WORK INSTRUCTIONS: Count the lines in the items below that contain the string "scene", treating uppercase and lowercase as different, and reply with the number alone.

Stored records

_ _ _ _ _ _ _

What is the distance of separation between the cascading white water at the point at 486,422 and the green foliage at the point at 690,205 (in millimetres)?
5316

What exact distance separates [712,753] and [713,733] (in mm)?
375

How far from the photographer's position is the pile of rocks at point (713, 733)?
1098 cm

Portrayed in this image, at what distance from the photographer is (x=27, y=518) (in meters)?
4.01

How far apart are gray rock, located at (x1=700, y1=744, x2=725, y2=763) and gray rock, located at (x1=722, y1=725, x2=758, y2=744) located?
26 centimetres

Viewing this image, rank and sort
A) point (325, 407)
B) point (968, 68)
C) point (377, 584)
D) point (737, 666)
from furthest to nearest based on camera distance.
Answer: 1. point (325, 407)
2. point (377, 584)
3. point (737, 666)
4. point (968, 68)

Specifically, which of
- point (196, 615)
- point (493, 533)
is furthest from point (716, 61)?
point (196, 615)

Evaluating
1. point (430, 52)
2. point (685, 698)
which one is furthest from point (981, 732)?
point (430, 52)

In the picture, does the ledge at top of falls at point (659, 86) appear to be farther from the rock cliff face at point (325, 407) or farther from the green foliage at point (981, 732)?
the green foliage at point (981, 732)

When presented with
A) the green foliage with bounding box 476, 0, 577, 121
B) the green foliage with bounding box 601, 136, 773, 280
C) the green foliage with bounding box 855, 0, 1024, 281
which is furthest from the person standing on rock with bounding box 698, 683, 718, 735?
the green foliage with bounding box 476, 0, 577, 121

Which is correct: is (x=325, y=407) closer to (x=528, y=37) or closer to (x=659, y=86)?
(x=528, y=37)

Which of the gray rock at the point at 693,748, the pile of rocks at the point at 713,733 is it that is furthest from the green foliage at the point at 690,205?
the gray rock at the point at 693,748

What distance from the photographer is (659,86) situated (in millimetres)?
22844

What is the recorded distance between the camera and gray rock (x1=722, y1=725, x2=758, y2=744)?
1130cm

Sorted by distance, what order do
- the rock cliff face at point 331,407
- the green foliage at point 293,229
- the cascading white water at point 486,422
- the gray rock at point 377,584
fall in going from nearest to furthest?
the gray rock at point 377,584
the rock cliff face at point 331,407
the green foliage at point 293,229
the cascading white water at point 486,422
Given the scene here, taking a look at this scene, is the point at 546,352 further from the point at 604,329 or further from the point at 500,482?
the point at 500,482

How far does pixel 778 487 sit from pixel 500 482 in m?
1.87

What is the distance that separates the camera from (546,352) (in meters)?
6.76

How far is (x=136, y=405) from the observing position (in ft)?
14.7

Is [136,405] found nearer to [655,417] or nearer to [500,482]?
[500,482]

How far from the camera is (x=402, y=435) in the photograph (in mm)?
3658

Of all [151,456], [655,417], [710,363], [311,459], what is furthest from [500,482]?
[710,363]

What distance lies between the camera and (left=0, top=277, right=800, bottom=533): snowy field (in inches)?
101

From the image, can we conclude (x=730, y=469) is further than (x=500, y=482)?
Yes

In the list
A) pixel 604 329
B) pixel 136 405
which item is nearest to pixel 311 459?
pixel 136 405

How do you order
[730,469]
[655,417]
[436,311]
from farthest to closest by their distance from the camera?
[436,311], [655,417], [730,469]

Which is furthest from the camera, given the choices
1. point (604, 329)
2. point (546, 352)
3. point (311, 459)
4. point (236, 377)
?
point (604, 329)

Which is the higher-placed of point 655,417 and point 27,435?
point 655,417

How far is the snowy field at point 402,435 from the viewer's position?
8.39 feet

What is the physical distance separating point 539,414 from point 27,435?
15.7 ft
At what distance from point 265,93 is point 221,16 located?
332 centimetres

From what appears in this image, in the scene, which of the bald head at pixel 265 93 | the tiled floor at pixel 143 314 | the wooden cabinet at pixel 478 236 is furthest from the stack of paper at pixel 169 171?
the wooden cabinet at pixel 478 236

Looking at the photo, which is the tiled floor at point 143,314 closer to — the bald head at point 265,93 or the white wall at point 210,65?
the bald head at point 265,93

_ _ _ _ _ _ _

FINISHED ANSWER: 2